- **Task**
Answer these from the post about skipping a race:
(a) How many marathons has the writer run this year?
(b) Why did the writer miss Canada last year?
(c) At what time was the writer getting out of bed while training for Coeur d'Alene?

- **Given passage**
• • • •

For about three weeks now, I’ve been considering bailing on this race. It’s strange to write that. I don’t bail. Normally, I don’t bail. So why bail now?
I just don’t feel ready. I’ve been great about running, as I’ve done two marathons this year. I’ve been good about swimming, as I’ve joined T3’s swim program and been a bit more regular about being in the water. But I don’t feel like I’ve spent enough time on my bike. I’ve done a whole lot of trainer riding, but my time on the road has been limited. I should have done an 80 or 100 mile ride by now, but I haven’t. That’s all on me. I just don’t feel ready, especially for a tough course like St. George.
I also am not enjoying the training right now. When I was training for Coeur d’Alene and even Canada to some degree, I was popping out of bed at 4:50 and making my workouts. Now I struggle to get out of bed at 5:15 to make a swim session. I even struggle to get up by 6:30 or 7:00 on the days I don’t swim. That’s not like me. I’m used to being driven by and engaged in the schedule. Right now, the schedule feels onerous.
I wonder – has my training suffered because I’m not having fun? Or am I not having fun because I haven’t been diligent about training? I’m not sure.
I’m thinking the right thing for me is to skip St. George and focus on Canada. I know what to expect with Canada because I’ve driven the course. I know the town. I know our hotel. It’s familiary territory, so it’s less stressful. St. George is not familiar territory. It’s stressful.
I hate to be a quitter. I missed Canada last year because of stupid gallbladder surgery. That was hard. I cried often about that loss. Now I’m considering voluntarily pulling out of a race because I haven’t done all that I needed to do to be ready. This, in some ways, feels like a bigger blow. I’ve got a list of excuses but, at the end of the day, they are excuses and it comes down to just not having put in the time I needed to have put in to have confidence about the race. I think I just answered my own question. I’m not having fun because I haven’t been diligent about training.
I’ll make this decision in the next few days. Right now, I’m going to sleep on it.

• • • •

- **Dataset records**
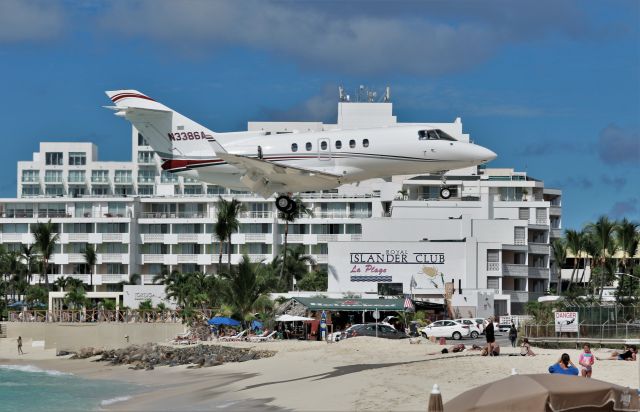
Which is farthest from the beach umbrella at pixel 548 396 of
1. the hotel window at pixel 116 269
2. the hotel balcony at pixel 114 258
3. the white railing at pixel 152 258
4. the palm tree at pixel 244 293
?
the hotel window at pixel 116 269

• • • •

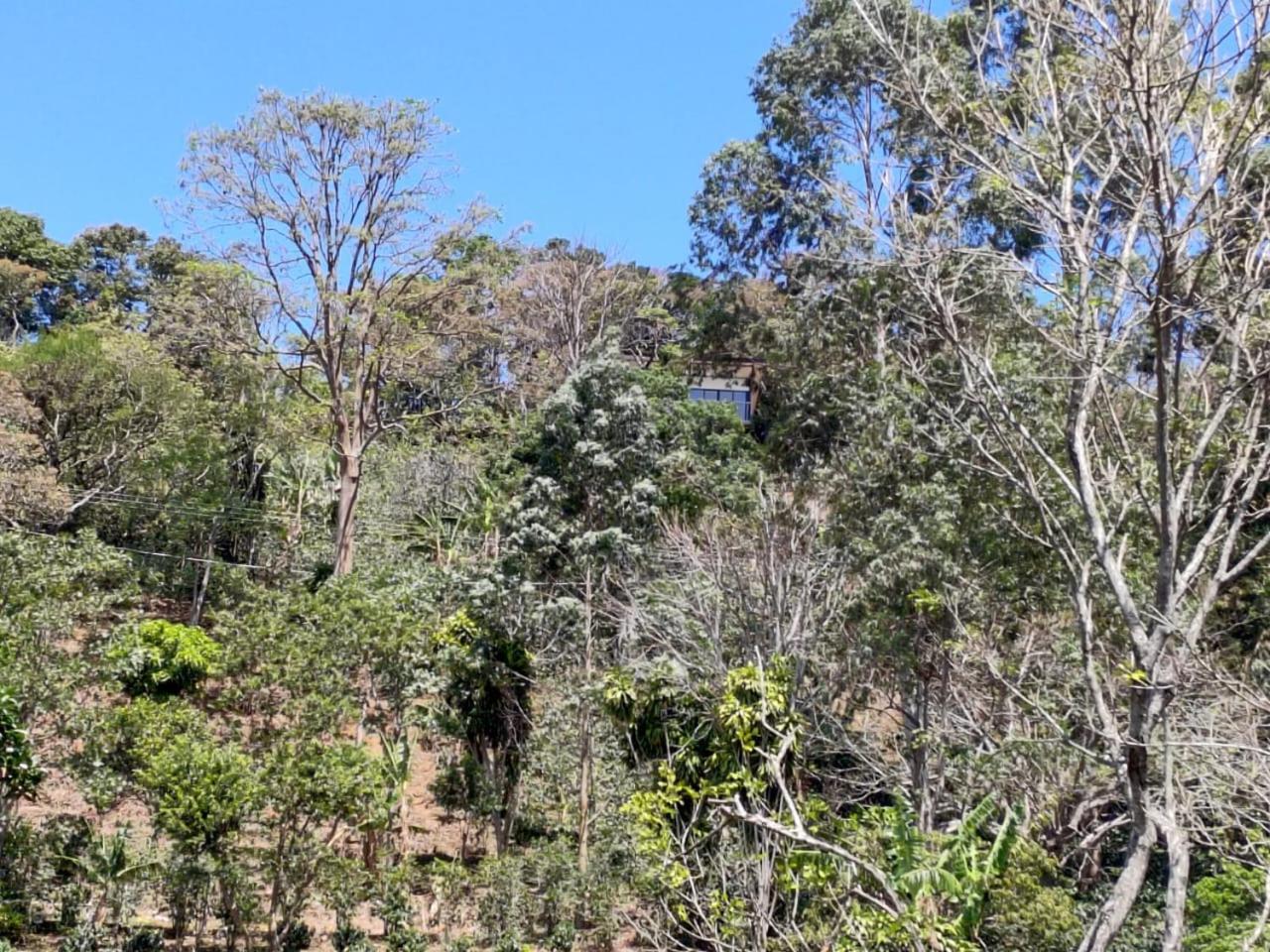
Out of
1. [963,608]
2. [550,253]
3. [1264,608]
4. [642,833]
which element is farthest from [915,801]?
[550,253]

• • • •

- **Written response**
(a) Two.
(b) Gallbladder surgery.
(c) 4:50.